Di questa complessa emorragia finanziaria si discuterà mercoledì 28 gennaio, dalle 16.30 alle 17.30, presso il Palazzo delle Competenze di via Angarano, in un incontro che punta a spostare l’attenzione dalle conseguenze cliniche a quelle macroeconomiche del fenomeno.

Il costo sociale del gioco: mercoledì l’incontro al Palazzo delle Competenze.

I numeri che fanno da sfondo all'evento sono imponenti: nel solo 2024, gli italiani hanno puntato al "tavolo verde" oltre 157 miliardi di euro, una cifra che rappresenta circa il 7,2% del PIL nazionale e che supera di 20 miliardi la spesa sanitaria complessiva del Paese.
In Veneto la situazione è altrettanto critica, con una raccolta che ha superato gli 8,5 miliardi di euro annui. Scendendo nel dettaglio provinciale, nel vicentino la spesa pro capite legata all'azzardo sfiora i 2.000 euro per ogni cittadino, traducendosi in una massa monetaria sottratta direttamente agli acquisti nei negozi di vicinato e alla stabilità dei conti familiari.

L’evento, intitolato "Il buco nero del gioco: come l’azzardo sottrae risorse all’economia reale", nasce dalla collaborazione tra il Palazzo delle Competenze, l’ULSS 7 Pedemontana, la Cooperativa Adelante e il progetto "Stare al Gioco". L'iniziativa parte da una premessa tanto semplice quanto allarmante: ogni euro bruciato nelle slot machine o nelle scommesse online è un euro sottratto alla spesa nei negozi di vicinato, ai progetti delle famiglie e alla crescita delle imprese locali.

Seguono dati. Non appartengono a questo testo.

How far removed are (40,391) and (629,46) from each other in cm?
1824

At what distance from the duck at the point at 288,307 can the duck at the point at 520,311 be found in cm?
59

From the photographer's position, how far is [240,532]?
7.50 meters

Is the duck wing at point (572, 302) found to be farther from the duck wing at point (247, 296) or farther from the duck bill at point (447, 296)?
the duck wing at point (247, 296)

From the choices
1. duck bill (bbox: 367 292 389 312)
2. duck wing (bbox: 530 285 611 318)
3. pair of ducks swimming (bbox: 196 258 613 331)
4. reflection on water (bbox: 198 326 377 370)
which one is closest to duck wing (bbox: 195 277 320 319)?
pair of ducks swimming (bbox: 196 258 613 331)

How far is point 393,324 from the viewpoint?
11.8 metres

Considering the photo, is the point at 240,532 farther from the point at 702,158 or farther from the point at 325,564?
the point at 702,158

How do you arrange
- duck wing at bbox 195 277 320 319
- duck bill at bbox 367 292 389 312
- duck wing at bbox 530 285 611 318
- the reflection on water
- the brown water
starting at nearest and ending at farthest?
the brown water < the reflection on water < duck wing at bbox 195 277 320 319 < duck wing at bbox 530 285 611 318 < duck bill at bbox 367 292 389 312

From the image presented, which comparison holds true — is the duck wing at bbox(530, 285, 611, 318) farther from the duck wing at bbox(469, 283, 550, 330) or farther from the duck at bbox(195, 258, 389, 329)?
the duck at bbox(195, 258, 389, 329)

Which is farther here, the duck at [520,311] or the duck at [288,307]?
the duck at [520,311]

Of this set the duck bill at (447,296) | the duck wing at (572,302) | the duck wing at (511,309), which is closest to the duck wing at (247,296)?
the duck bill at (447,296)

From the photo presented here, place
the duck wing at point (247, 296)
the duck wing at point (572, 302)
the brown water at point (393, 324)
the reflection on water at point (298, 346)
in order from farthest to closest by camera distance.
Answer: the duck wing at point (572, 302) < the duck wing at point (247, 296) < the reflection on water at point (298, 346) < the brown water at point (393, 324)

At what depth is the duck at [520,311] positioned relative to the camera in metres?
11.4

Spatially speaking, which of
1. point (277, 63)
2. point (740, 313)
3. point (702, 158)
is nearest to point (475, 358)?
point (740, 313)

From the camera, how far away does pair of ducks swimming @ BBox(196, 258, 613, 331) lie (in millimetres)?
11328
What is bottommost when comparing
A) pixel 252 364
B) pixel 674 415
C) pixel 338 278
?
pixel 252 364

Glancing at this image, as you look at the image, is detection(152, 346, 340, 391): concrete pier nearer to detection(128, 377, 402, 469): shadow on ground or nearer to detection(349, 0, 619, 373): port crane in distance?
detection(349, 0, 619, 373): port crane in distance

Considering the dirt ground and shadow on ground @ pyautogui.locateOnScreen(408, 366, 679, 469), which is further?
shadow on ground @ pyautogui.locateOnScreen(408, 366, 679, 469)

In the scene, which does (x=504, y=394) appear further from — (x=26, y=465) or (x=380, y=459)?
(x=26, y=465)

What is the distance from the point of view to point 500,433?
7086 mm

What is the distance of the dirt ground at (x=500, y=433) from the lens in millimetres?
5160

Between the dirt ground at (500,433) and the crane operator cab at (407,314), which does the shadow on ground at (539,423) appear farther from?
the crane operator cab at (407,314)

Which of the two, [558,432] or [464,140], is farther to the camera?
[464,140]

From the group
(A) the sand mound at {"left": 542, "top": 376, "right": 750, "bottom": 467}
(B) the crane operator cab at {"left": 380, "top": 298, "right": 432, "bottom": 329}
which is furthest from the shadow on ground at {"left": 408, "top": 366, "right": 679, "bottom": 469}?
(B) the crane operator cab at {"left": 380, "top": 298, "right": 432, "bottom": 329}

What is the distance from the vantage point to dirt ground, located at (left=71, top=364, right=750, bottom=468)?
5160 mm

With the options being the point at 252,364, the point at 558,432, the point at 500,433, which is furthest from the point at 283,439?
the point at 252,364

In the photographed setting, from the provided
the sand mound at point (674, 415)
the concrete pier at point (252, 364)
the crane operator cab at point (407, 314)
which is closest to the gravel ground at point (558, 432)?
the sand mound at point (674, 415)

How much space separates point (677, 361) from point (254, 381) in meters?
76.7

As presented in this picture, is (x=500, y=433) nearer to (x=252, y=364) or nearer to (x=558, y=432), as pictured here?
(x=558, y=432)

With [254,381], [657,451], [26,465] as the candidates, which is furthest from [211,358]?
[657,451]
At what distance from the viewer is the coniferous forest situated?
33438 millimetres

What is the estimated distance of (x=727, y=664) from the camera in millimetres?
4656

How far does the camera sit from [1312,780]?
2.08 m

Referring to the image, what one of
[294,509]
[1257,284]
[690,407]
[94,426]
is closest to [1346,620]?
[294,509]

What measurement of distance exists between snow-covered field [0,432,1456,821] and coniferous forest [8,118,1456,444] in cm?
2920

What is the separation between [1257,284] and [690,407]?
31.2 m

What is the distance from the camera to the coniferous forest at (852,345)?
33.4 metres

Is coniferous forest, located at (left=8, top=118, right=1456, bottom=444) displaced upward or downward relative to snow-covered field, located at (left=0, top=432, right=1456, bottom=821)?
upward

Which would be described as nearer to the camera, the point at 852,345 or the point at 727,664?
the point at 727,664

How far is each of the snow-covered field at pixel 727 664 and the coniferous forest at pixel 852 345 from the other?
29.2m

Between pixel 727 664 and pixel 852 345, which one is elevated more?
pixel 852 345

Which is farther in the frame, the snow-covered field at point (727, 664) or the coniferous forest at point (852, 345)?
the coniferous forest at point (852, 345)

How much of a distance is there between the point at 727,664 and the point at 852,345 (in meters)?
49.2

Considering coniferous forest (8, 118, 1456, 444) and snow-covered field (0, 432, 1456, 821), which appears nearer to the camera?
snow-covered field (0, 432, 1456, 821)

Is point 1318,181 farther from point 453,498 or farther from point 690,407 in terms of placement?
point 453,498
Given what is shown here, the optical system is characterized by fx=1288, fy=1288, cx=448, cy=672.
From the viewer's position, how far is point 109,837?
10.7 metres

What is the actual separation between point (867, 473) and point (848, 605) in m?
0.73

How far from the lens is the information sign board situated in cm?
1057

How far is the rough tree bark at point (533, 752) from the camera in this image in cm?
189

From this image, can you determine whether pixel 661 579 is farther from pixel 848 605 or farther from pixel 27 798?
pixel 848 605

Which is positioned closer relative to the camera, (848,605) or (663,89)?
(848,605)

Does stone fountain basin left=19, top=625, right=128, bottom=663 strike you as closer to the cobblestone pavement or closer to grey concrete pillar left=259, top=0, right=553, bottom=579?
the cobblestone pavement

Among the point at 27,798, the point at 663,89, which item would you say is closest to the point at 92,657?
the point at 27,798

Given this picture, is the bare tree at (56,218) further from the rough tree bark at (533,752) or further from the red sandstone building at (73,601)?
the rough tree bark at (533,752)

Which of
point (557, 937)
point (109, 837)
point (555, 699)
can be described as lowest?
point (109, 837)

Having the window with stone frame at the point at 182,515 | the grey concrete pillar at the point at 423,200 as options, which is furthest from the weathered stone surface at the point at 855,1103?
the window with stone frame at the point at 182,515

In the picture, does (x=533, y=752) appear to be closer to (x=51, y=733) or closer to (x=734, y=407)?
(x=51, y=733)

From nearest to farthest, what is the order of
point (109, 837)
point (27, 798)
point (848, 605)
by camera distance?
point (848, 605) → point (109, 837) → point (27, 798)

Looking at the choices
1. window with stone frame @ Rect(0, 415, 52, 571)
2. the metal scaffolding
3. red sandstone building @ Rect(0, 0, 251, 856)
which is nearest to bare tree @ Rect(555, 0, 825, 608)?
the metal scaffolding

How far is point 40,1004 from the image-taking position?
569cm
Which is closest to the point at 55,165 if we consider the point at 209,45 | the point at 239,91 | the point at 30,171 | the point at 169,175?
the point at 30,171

Il confronto vedrà la partecipazione di relatori di rilievo, tra cui il Cav. Uff. Filippo Torrigiani, consulente della Commissione Parlamentare Antimafia, la dottoressa Paola Castellan e Simone Costenaro. Insieme a loro, il dibattito si aprirà al ruolo cruciale che figure come banchieri, consulenti finanziari e assicuratori possono giocare nel territorio. Questi professionisti sono infatti spesso i primi a poter intercettare i segnali di un tracollo economico, osservando anomalie nei flussi di cassa o smobilizzi improvvisi di capitali che nascondono situazioni di fragilità legate alla ludopatia.

L’incontro si propone quindi come un momento di formazione per le istituzioni e gli operatori locali, chiamati a fare rete per salvaguardare la tenuta sociale e la stabilità economica della comunità bassanese fronteggiando un costo sociale che, per ogni singolo giocatore patologico, è stimato superare i 30.000 euro annui tra spese sanitarie e perdita di produttività.
La partecipazione all’evento è gratuita.